▶ _DIRECTIONS_:
Entries follow. Give back exactly the lines starting at the one containing "genus: Odocoileus" and ending at the one containing "common name: blue wildebeest", and no other lines.

▶ _RECORDS FOR PROCESSING_:
============================================================

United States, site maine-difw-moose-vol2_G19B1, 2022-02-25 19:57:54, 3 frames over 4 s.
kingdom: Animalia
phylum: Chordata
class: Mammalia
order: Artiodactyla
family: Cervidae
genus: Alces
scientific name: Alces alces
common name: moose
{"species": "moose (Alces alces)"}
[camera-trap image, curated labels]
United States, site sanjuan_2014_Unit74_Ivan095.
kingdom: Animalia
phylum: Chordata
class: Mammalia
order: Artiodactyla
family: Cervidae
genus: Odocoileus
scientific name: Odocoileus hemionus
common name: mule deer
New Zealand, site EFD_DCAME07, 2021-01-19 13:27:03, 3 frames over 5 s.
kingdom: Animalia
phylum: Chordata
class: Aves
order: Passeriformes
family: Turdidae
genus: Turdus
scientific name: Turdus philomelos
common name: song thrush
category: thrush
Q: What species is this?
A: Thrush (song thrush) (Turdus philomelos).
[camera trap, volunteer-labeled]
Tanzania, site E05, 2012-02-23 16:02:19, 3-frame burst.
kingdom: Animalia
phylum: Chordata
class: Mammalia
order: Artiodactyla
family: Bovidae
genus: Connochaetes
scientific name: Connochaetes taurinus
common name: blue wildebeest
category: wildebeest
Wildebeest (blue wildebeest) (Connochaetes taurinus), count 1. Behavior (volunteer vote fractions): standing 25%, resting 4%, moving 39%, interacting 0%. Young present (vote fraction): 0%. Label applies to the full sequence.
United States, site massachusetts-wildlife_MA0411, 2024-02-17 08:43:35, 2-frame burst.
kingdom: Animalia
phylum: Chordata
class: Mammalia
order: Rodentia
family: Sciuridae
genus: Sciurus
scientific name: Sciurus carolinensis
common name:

============================================================

▶ _EXERCISE RESPONSE_:
genus: Odocoileus
scientific name: Odocoileus hemionus
common name: mule deer
New Zealand, site EFD_DCAME07, 2021-01-19 13:27:03, 3 frames over 5 s.
kingdom: Animalia
phylum: Chordata
class: Aves
order: Passeriformes
family: Turdidae
genus: Turdus
scientific name: Turdus philomelos
common name: song thrush
category: thrush
Q: What species is this?
A: Thrush (song thrush) (Turdus philomelos).
[camera trap, volunteer-labeled]
Tanzania, site E05, 2012-02-23 16:02:19, 3-frame burst.
kingdom: Animalia
phylum: Chordata
class: Mammalia
order: Artiodactyla
family: Bovidae
genus: Connochaetes
scientific name: Connochaetes taurinus
common name: blue wildebeest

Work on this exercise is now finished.